KANSAS CITY, Mo. -- Some are calling it a victory for the Fourth Amendment, while others say it will let suspected drunk drivers off the hook. The Kansas Supreme Court struck down a law that makes it a crime for drunk driving suspects to refuse to give a breath or blood test at a drunk driving stop.
Up until Friday, if a driver in Kansas refused a breath or blood test they faced being charged with a crime that could lead to double the jail time and fine. The driver also lost their license. It was an incentive for drivers to take the breath or blood test. On Friday, The Kansas Supreme Court said that law violates the U.S. Constitution Fourth Amendment. Basically, it's an unreasonable search.
"Law enforcement needs all tools available to keep drunk drivers off the roads," said Lori Marshall, a program manager with Mothers Against Drunk Driving, who is upset about the ruling. "We need every tool we can to keep those people off the streets and keep the streets safe."
Drivers can still lose their license, since that's a civil matter. However, they cannot be thrown in jail for committing the crime of refusal.
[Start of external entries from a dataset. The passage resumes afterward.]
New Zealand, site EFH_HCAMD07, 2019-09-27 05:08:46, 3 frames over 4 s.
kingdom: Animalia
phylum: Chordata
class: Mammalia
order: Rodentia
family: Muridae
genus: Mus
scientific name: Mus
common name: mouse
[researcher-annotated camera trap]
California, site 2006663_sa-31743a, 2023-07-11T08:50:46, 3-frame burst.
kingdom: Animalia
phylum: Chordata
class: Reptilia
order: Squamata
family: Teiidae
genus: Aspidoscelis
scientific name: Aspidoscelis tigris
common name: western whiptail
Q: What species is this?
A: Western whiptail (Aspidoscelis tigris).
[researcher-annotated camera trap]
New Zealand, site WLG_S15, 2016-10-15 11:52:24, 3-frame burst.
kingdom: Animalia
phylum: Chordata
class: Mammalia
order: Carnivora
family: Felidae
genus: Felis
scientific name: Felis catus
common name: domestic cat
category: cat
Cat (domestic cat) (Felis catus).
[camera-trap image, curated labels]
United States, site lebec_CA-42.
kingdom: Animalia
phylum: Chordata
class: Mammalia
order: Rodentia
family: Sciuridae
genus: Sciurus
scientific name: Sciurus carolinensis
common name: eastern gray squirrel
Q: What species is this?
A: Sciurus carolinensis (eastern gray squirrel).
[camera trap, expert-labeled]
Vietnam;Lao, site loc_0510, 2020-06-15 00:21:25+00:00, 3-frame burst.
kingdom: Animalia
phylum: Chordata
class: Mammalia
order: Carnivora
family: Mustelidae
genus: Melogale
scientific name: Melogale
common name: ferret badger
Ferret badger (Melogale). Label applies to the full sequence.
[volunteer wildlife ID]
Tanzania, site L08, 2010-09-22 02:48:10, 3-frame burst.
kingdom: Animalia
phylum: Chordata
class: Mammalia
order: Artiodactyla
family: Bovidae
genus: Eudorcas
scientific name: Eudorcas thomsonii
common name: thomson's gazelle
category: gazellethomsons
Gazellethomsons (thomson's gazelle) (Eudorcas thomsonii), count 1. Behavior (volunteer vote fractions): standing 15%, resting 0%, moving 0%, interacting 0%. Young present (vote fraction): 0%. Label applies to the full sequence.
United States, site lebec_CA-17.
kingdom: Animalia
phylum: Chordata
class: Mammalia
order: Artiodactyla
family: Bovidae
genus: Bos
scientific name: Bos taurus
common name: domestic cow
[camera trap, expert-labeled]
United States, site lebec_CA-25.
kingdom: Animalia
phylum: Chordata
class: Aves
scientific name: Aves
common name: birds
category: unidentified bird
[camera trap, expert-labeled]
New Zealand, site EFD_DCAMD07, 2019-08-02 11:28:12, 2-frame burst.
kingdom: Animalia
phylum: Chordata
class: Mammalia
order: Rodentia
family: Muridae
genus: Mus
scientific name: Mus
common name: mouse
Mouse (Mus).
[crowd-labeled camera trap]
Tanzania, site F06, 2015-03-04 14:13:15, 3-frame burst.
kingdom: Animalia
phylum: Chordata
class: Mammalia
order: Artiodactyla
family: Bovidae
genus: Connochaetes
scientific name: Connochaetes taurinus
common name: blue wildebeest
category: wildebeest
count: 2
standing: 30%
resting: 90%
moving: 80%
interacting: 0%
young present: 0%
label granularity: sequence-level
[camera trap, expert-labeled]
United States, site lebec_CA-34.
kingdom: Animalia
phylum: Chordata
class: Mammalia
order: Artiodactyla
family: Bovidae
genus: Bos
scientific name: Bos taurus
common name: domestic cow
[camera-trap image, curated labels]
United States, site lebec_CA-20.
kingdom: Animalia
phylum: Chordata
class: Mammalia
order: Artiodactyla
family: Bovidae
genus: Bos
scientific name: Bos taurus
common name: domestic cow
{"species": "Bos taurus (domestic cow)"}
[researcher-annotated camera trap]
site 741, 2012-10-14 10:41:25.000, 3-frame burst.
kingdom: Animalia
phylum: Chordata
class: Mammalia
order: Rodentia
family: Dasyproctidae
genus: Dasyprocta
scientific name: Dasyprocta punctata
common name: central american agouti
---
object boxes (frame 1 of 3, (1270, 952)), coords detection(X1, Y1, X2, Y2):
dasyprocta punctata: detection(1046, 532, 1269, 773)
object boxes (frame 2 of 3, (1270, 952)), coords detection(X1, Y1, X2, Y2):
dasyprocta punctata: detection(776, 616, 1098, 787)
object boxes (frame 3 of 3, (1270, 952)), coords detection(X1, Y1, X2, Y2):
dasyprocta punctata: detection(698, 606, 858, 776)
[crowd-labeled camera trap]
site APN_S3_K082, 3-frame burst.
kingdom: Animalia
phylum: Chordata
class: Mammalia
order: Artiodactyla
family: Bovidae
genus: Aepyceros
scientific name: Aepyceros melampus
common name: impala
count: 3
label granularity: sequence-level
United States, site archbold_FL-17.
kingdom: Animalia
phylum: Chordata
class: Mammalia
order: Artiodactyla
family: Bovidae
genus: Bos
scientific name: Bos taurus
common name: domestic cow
The law didn't criminalize a first time refusal, so Friday's ruling applies to a second refusal or more.
"Any pending DUI right now in Kansas where they took the breath test that person is going to say 'you made me do it' and they should be able to get that tossed out," said Paul Burmaster, attorney with The Santa Fe Law Building in Overland Park.
The U.S. Supreme Court has agreed to hear the issue out of several other states. On Friday, the attorney general issued revised consent forms for all law enforcement agencies across the state to comply with the ruling.